What to do:
Your task is to give the data again, exactly, with every line intact.

Saved data entries:
-=-=-

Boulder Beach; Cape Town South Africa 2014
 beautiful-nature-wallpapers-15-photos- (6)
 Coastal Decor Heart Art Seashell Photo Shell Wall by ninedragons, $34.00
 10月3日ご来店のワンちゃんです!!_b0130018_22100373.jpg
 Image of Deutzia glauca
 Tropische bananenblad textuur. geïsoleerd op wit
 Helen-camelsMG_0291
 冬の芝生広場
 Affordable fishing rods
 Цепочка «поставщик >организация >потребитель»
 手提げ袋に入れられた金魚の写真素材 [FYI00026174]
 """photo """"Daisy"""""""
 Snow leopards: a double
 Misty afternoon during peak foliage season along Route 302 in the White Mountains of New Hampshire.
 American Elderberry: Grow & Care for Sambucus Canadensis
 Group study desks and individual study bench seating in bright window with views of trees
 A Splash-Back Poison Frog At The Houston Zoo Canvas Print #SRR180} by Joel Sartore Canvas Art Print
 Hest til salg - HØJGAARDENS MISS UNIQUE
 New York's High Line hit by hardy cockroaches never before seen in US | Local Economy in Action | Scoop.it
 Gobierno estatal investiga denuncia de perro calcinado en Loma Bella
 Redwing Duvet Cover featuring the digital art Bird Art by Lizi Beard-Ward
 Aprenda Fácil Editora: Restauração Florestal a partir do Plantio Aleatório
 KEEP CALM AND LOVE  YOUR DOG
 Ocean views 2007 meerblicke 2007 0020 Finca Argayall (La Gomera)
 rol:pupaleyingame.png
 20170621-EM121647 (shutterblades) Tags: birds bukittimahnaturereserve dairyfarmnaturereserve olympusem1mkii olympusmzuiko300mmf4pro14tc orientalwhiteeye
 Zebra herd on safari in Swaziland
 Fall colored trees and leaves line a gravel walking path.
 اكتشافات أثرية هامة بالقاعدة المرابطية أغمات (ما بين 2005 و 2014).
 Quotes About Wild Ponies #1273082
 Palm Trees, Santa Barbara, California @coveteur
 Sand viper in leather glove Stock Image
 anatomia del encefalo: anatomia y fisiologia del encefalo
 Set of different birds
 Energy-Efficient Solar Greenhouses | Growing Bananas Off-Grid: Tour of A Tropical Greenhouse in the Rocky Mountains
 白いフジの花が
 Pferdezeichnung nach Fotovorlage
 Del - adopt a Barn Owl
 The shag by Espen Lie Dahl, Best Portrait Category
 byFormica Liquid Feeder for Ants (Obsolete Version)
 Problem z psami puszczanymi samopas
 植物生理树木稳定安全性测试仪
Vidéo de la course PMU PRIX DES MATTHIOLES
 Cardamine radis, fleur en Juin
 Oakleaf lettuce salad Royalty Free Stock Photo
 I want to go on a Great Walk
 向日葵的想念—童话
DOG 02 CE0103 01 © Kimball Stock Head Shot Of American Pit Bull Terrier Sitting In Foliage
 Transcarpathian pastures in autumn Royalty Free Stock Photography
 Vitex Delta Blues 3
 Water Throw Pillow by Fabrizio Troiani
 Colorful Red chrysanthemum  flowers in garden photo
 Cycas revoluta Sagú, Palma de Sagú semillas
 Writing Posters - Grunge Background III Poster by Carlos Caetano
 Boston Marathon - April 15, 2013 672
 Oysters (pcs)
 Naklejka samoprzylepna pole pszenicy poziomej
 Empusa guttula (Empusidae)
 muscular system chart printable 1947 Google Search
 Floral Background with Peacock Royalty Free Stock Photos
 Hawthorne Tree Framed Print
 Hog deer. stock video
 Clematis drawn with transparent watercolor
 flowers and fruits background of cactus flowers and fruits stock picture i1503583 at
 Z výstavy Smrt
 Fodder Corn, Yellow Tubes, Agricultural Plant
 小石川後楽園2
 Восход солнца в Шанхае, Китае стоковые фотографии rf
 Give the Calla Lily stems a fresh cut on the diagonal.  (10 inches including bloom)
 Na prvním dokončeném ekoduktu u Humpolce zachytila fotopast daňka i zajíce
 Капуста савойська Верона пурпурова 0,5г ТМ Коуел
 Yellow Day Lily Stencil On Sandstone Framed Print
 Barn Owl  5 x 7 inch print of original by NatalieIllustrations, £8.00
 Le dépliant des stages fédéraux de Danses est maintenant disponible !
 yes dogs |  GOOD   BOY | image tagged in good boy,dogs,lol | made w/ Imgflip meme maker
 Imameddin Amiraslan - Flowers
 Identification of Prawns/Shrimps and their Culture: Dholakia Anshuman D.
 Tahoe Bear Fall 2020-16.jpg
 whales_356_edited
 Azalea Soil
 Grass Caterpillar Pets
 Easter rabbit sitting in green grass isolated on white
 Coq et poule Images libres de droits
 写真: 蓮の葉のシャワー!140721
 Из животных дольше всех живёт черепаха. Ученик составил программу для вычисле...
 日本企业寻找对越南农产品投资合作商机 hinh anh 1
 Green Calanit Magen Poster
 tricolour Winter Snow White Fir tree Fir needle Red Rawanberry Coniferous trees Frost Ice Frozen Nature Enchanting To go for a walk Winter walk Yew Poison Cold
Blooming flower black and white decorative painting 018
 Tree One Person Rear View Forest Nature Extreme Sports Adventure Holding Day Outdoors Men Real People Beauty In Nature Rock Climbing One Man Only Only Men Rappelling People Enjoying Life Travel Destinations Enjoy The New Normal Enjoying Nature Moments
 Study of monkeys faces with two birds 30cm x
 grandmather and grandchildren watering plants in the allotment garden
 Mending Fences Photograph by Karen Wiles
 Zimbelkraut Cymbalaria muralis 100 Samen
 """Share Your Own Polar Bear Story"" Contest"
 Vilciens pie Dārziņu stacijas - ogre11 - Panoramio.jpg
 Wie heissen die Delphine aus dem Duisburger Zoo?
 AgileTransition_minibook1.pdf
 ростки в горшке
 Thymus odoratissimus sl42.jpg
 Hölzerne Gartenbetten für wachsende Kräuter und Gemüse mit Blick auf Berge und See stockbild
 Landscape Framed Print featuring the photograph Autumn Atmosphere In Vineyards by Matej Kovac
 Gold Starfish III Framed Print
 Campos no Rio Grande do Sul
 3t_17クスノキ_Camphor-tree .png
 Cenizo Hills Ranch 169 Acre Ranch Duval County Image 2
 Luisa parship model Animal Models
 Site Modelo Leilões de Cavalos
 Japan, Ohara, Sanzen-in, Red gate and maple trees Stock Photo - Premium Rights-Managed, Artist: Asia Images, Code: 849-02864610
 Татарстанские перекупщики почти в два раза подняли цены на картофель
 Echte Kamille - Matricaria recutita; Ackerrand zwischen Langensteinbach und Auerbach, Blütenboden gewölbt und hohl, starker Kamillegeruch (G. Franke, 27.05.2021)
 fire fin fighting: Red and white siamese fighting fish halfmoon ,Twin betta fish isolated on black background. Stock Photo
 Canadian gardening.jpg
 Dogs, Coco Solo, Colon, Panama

-=-=-

Finished exercise:
Boulder Beach; Cape Town South Africa 2014
 beautiful-nature-wallpapers-15-photos- (6)
 Coastal Decor Heart Art Seashell Photo Shell Wall by ninedragons, $34.00
 10月3日ご来店のワンちゃんです!!_b0130018_22100373.jpg
 Image of Deutzia glauca
 Tropische bananenblad textuur. geïsoleerd op wit
 Helen-camelsMG_0291
 冬の芝生広場
 Affordable fishing rods
 Цепочка «поставщик >организация >потребитель»
 手提げ袋に入れられた金魚の写真素材 [FYI00026174]
 """photo """"Daisy"""""""
 Snow leopards: a double
 Misty afternoon during peak foliage season along Route 302 in the White Mountains of New Hampshire.
 American Elderberry: Grow & Care for Sambucus Canadensis
 Group study desks and individual study bench seating in bright window with views of trees
 A Splash-Back Poison Frog At The Houston Zoo Canvas Print #SRR180} by Joel Sartore Canvas Art Print
 Hest til salg - HØJGAARDENS MISS UNIQUE
 New York's High Line hit by hardy cockroaches never before seen in US | Local Economy in Action | Scoop.it
 Gobierno estatal investiga denuncia de perro calcinado en Loma Bella
 Redwing Duvet Cover featuring the digital art Bird Art by Lizi Beard-Ward
 Aprenda Fácil Editora: Restauração Florestal a partir do Plantio Aleatório
 KEEP CALM AND LOVE  YOUR DOG
 Ocean views 2007 meerblicke 2007 0020 Finca Argayall (La Gomera)
 rol:pupaleyingame.png
 20170621-EM121647 (shutterblades) Tags: birds bukittimahnaturereserve dairyfarmnaturereserve olympusem1mkii olympusmzuiko300mmf4pro14tc orientalwhiteeye
 Zebra herd on safari in Swaziland
 Fall colored trees and leaves line a gravel walking path.
 اكتشافات أثرية هامة بالقاعدة المرابطية أغمات (ما بين 2005 و 2014).
 Quotes About Wild Ponies #1273082
 Palm Trees, Santa Barbara, California @coveteur
 Sand viper in leather glove Stock Image
 anatomia del encefalo: anatomia y fisiologia del encefalo
 Set of different birds
 Energy-Efficient Solar Greenhouses | Growing Bananas Off-Grid: Tour of A Tropical Greenhouse in the Rocky Mountains
 白いフジの花が
 Pferdezeichnung nach Fotovorlage
 Del - adopt a Barn Owl
 The shag by Espen Lie Dahl, Best Portrait Category
 byFormica Liquid Feeder for Ants (Obsolete Version)
 Problem z psami puszczanymi samopas
 植物生理树木稳定安全性测试仪
Vidéo de la course PMU PRIX DES MATTHIOLES
 Cardamine radis, fleur en Juin
 Oakleaf lettuce salad Royalty Free Stock Photo
 I want to go on a Great Walk
 向日葵的想念—童话
DOG 02 CE0103 01 © Kimball Stock Head Shot Of American Pit Bull Terrier Sitting In Foliage
 Transcarpathian pastures in autumn Royalty Free Stock Photography
 Vitex Delta Blues 3
 Water Throw Pillow by Fabrizio Troiani
 Colorful Red chrysanthemum  flowers in garden photo
 Cycas revoluta Sagú, Palma de Sagú semillas
 Writing Posters - Grunge Background III Poster by Carlos Caetano
 Boston Marathon - April 15, 2013 672
 Oysters (pcs)
 Naklejka samoprzylepna pole pszenicy poziomej
 Empusa guttula (Empusidae)
 muscular system chart printable 1947 Google Search
 Floral Background with Peacock Royalty Free Stock Photos
 Hawthorne Tree Framed Print
 Hog deer. stock video
 Clematis drawn with transparent watercolor
 flowers and fruits background of cactus flowers and fruits stock picture i1503583 at
 Z výstavy Smrt
 Fodder Corn, Yellow Tubes, Agricultural Plant
 小石川後楽園2
 Восход солнца в Шанхае, Китае стоковые фотографии rf
 Give the Calla Lily stems a fresh cut on the diagonal.  (10 inches including bloom)
 Na prvním dokončeném ekoduktu u Humpolce zachytila fotopast daňka i zajíce
 Капуста савойська Верона пурпурова 0,5г ТМ Коуел
 Yellow Day Lily Stencil On Sandstone Framed Print
 Barn Owl  5 x 7 inch print of original by NatalieIllustrations, £8.00
 Le dépliant des stages fédéraux de Danses est maintenant disponible !
 yes dogs |  GOOD   BOY | image tagged in good boy,dogs,lol | made w/ Imgflip meme maker
 Imameddin Amiraslan - Flowers
 Identification of Prawns/Shrimps and their Culture: Dholakia Anshuman D.
 Tahoe Bear Fall 2020-16.jpg
 whales_356_edited
 Azalea Soil
 Grass Caterpillar Pets
 Easter rabbit sitting in green grass isolated on white
 Coq et poule Images libres de droits
 写真: 蓮の葉のシャワー!140721
 Из животных дольше всех живёт черепаха. Ученик составил программу для вычисле...
 日本企业寻找对越南农产品投资合作商机 hinh anh 1
 Green Calanit Magen Poster
 tricolour Winter Snow White Fir tree Fir needle Red Rawanberry Coniferous trees Frost Ice Frozen Nature Enchanting To go for a walk Winter walk Yew Poison Cold
Blooming flower black and white decorative painting 018
 Tree One Person Rear View Forest Nature Extreme Sports Adventure Holding Day Outdoors Men Real People Beauty In Nature Rock Climbing One Man Only Only Men Rappelling People Enjoying Life Travel Destinations Enjoy The New Normal Enjoying Nature Moments
 Study of monkeys faces with two birds 30cm x
 grandmather and grandchildren watering plants in the allotment garden
 Mending Fences Photograph by Karen Wiles
 Zimbelkraut Cymbalaria muralis 100 Samen
 """Share Your Own Polar Bear Story"" Contest"
 Vilciens pie Dārziņu stacijas - ogre11 - Panoramio.jpg
 Wie heissen die Delphine aus dem Duisburger Zoo?
 AgileTransition_minibook1.pdf
 ростки в горшке
 Thymus odoratissimus sl42.jpg
 Hölzerne Gartenbetten für wachsende Kräuter und Gemüse mit Blick auf Berge und See stockbild
 Landscape Framed Print featuring the photograph Autumn Atmosphere In Vineyards by Matej Kovac
 Gold Starfish III Framed Print
 Campos no Rio Grande do Sul
 3t_17クスノキ_Camphor-tree .png
 Cenizo Hills Ranch 169 Acre Ranch Duval County Image 2
 Luisa parship model Animal Models
 Site Modelo Leilões de Cavalos
 Japan, Ohara, Sanzen-in, Red gate and maple trees Stock Photo - Premium Rights-Managed, Artist: Asia Images, Code: 849-02864610
 Татарстанские перекупщики почти в два раза подняли цены на картофель
 Echte Kamille - Matricaria recutita; Ackerrand zwischen Langensteinbach und Auerbach, Blütenboden gewölbt und hohl, starker Kamillegeruch (G. Franke, 27.05.2021)
 fire fin fighting: Red and white siamese fighting fish halfmoon ,Twin betta fish isolated on black background. Stock Photo
 Canadian gardening.jpg
 Dogs, Coco Solo, Colon, Panama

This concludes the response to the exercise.